Supplied text:
--- START ---

American film production designer (1932–2026)

Dean Tavoularis (May 18, 1932 – April 22 or 23, 2026) was an American motion picture production designer whose work appeared in numerous box office hits such as The Godfather films, Apocalypse Now, The Brink's Job, One from the Heart, and Bonnie and Clyde. He worked with Francis Ford Coppola on thirteen features, and won the Academy Award for Best Art Direction for The Godfather Part II (1974) from five nominations.

==Life and career==
Born Constantine Tavoularis in Lowell, Massachusetts, to Greek immigrant parents, he grew up in Los Angeles. His father ran a cafeteria in Los Angeles whose major clients included the 20th Century Fox studios, and as a boy Tavoularis helped deliver coffee there during the summer holidays. He studied architecture and painting at the Los Angeles County Art Institute (now Otis College of Art and Design) and landed a job at the Disney Studios first as an in-betweener in the animation department, and later as a storyboard artist. He afterwards worked as an assistant art director at Columbia, Universal, Warner Bros. and MGM, and his feature work began with Inside Daisy Clover (1965). In 1967, Arthur Penn called him to take charge of the artistic direction of Bonnie and Clyde, his first credit as an art director. Three years later, Penn called him once again to design Little Big Man. But it was working with Francis Ford Coppola in 1972 on The Godfather that set the creative tone of his career. The Godfather Part II and The Conversation, in 1974, consolidated their collaboration, and laid the way for what was to be their joint creative challenge: Apocalypse Now, the film for which Tavoularis created a nightmare jungle kingdom, inspired by Angkor Wat. It was also on the set of Apocalypse Now that he met his future wife, French actress Aurore Clément (Clément's role was eventually edited out of the final cut of the film, and only restored in the Apocalypse Now Redux version in 2001). He served as Coppola's production designer on thirteen features, from The Godfather in 1972 through to Jack in 1996.

--- END ---

Data extract:
--- START ---

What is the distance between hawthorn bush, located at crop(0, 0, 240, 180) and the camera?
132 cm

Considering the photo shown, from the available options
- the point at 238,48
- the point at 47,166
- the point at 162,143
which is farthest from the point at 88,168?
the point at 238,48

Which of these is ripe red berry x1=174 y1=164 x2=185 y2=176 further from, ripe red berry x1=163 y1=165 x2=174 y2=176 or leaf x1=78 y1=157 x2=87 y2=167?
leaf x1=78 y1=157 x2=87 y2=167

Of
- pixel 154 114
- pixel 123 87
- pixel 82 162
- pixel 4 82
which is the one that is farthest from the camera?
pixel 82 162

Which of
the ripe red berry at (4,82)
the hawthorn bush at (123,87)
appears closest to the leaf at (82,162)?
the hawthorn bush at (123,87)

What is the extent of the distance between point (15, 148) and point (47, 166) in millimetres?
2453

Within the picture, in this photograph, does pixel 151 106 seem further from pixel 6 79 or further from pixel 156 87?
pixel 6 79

--- END ---

Assigned task: Write the next part of the Dean Tavoularis biography, picking up after its final sentence. The material comes from a separate source.

Exercise answer:
From 1967 until 2001, he worked on over 30 films and landed five Academy Award nominations for Best Art Direction, one of which he won for The Godfather Part II. For the 1982 release One from the Heart he recreated both the Las Vegas Strip and McCarran International Airport on the sound stages of Zoetrope Studios. The list of directors with whom he worked includes: Michelangelo Antonioni (Zabriskie Point, 1970), Wim Wenders (Hammett, 1982), Warren Beatty (Bulworth, 1998), and Roman Polanski (The Ninth Gate, 1999).

Tavoularis died at a hospital in Paris in April 2026, at the age of 93. The date of his death is reported variously as April 22 or 23, 2026.